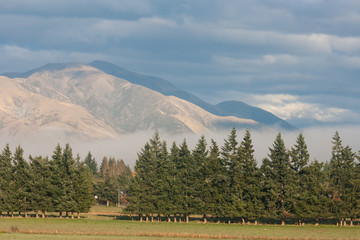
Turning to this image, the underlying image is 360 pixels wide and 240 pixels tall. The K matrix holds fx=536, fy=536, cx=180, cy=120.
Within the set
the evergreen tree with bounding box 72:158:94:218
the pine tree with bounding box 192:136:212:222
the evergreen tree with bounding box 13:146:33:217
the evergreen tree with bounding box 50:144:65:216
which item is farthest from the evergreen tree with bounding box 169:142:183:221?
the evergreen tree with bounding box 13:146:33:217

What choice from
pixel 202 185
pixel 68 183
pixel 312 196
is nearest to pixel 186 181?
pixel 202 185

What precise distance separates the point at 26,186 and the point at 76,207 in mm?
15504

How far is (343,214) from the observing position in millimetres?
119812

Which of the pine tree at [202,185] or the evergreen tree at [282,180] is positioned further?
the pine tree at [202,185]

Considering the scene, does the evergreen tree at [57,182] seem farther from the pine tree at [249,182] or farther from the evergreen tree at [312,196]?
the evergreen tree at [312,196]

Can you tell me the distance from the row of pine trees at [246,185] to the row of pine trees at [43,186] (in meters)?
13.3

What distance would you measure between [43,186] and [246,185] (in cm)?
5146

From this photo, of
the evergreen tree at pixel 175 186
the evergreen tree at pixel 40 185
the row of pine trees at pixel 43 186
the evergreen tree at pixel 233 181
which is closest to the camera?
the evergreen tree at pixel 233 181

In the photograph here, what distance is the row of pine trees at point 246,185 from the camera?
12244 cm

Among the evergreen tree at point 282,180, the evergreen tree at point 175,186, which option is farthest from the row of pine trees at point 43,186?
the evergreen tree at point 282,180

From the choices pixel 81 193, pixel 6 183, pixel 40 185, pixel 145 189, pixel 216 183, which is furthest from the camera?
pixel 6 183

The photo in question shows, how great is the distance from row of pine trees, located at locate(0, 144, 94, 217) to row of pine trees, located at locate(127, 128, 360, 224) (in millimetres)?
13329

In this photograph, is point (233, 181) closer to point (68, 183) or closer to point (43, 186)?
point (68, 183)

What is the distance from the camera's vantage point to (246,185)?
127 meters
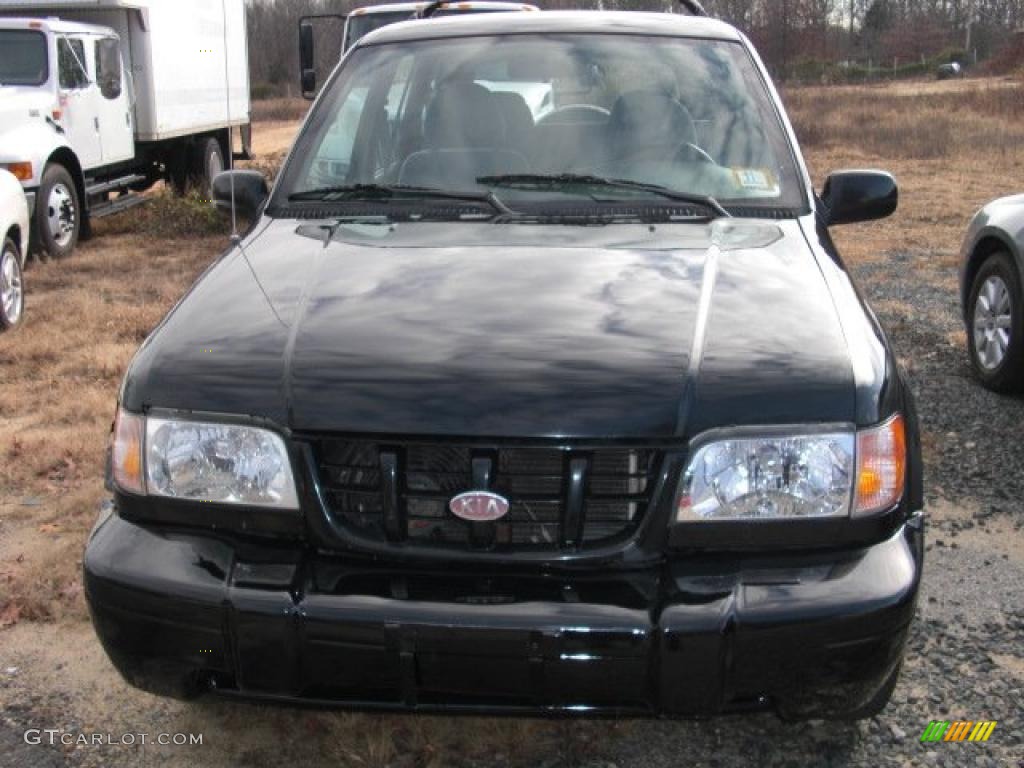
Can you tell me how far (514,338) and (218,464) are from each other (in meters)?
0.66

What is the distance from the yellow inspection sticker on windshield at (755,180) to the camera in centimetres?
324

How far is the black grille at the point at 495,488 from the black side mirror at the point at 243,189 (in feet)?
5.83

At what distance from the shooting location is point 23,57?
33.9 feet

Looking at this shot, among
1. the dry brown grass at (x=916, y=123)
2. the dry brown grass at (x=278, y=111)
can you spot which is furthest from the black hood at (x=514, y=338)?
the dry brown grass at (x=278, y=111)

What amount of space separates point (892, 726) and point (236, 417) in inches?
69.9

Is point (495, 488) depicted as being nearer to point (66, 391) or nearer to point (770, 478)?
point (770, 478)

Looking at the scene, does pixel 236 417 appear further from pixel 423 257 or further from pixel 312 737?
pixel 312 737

**What you should do**
Can you duplicate all of the records above word for word, leaving out the pictures?

**Exercise answer**
Turning to this image, the underlying image is 360 pixels wide and 240 pixels tall. The K matrix holds fx=536, fy=536, cx=180, cy=120.
Within the set
the evergreen tree with bounding box 72:158:94:218
the pine tree with bounding box 192:136:212:222
the evergreen tree with bounding box 13:146:33:217
the evergreen tree with bounding box 50:144:65:216
which item is farthest from the evergreen tree with bounding box 169:142:183:221?
the evergreen tree with bounding box 13:146:33:217

What choice from
pixel 202 185
pixel 68 183
pixel 312 196
is nearest to pixel 186 181?
pixel 202 185

What precise distance separates the point at 26,186 and the point at 76,207 in mm?
15504

How far is (343,214) from the observing position in millimetres?
119812

Which of the pine tree at [202,185] or the evergreen tree at [282,180] is positioned further?
the pine tree at [202,185]

Considering the scene, does the evergreen tree at [57,182] seem farther from the pine tree at [249,182] or farther from the evergreen tree at [312,196]?
the evergreen tree at [312,196]

Can you tell me the distance from the row of pine trees at [246,185] to the row of pine trees at [43,186] (in meters)?
13.3

What distance would you measure between [43,186] and [246,185] (in cm)?
5146

From this photo, of
the evergreen tree at pixel 175 186
the evergreen tree at pixel 40 185
the row of pine trees at pixel 43 186
the evergreen tree at pixel 233 181
which is closest to the camera?
the evergreen tree at pixel 233 181

In the photograph here, what distance is the row of pine trees at point 246,185 from the camera?
12244 cm

Among the evergreen tree at point 282,180, the evergreen tree at point 175,186, which option is farthest from the row of pine trees at point 43,186?
the evergreen tree at point 282,180

From the choices pixel 81 193, pixel 6 183, pixel 40 185, pixel 145 189, pixel 216 183, which is furthest from the camera?
pixel 6 183

The photo in question shows, how great is the distance from row of pine trees, located at locate(0, 144, 94, 217) to row of pine trees, located at locate(127, 128, 360, 224) (in millimetres)?
13329

In this photograph, is point (233, 181) closer to point (68, 183) or closer to point (43, 186)?
point (68, 183)

What is the distance from the camera's vantage point to (246,185)?
127 meters
Can you tell me how far (514,338) and (218,464) are from each other (in meters)?
0.66

What is the distance from the yellow inspection sticker on windshield at (755,180) to the camera in centimetres?
324

How far is the black grille at the point at 495,488 from the black side mirror at the point at 243,189 (in feet)?
5.83

At what distance from the shooting location is point 23,57?
33.9 feet

Looking at this shot, among
1. the dry brown grass at (x=916, y=123)
2. the dry brown grass at (x=278, y=111)
can you spot which is furthest from the black hood at (x=514, y=338)?
the dry brown grass at (x=278, y=111)

What amount of space separates point (892, 726) and point (236, 417) in inches?
69.9

Is point (495, 488) depicted as being nearer to point (66, 391) or nearer to point (770, 478)?
point (770, 478)

Looking at the scene, does pixel 236 417 appear further from pixel 423 257 or further from pixel 312 737?
pixel 312 737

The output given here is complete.